Writing generic algorithms that involve arithmetic is fairly straightforward.
Unfortunately, the convenience of using generic arithmetic is limited
by lack of support in programming languages.
The OperationsT
type contains fields and methods that perform arithmetic operations
and compute elementary functions for arbitrary types.
The types that are supported out-of-the-box are:
Double,
Single,
Quad,
Decimal,
SByte,
Int16,
Int32,
Int64,
Byte,
UInt16,
UInt32,
UInt64,
Boolean,
BigInteger,
BigRational,
BigFloat.
The details of how to implement these operations for your own types
are discussed later.
Using the OperationsT
class is very straightforward. The following operations are available:
Constants: Zero, One, MinusOne, Epsilon,
PositiveInfinity, NegativeInfinity, NaN.
Arithmetic operations: Add, Subtract, Negate, Abs, Multiply, Divide,
Pow, Reciprocal.
Relational operations: Compare, LessThan, LessThanOrEqual, GreaterThan,
GreaterThanOrEqual, EqualTo, NoEqualTo, IsZero, IsOne.
Elementary functions: Sqrt, Log, Log1PlusX, Exp, Hypot,
Sin, Cos, Tan, Asin, Acos, Atan, Atan2,
Sinh, Cosh, Tanh, Asinh, Acosh, Atanh.
Misc. operations: IsNaN, IsInfinity, FromInt32, FromDouble,
Floor, Ceiling, IsReal.
To illustrate how to use these methods, we will implement
the Newton-Raphson method for solving equations in generic arithmetic.

————

Tasks for this exercise:
(a) From the passage on generic arithmetic, list every constant that the OperationsT class makes available.
(b) Edit the stretch of the passage on generic arithmetic from "The details of" through "Pow, Reciprocal.", changing "Reciprocal" to "Inverse".

Data:
————

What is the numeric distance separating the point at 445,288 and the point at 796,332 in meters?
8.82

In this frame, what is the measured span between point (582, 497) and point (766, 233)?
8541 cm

————

Answers per task:
(a) Zero, One, MinusOne, Epsilon, PositiveInfinity, NegativeInfinity, NaN

(b)
The details of how to implement these operations for your own types
are discussed later.
Using the OperationsT
class is very straightforward. The following operations are available:
Constants: Zero, One, MinusOne, Epsilon,
PositiveInfinity, NegativeInfinity, NaN.
Arithmetic operations: Add, Subtract, Negate, Abs, Multiply, Divide,
Pow, Inverse.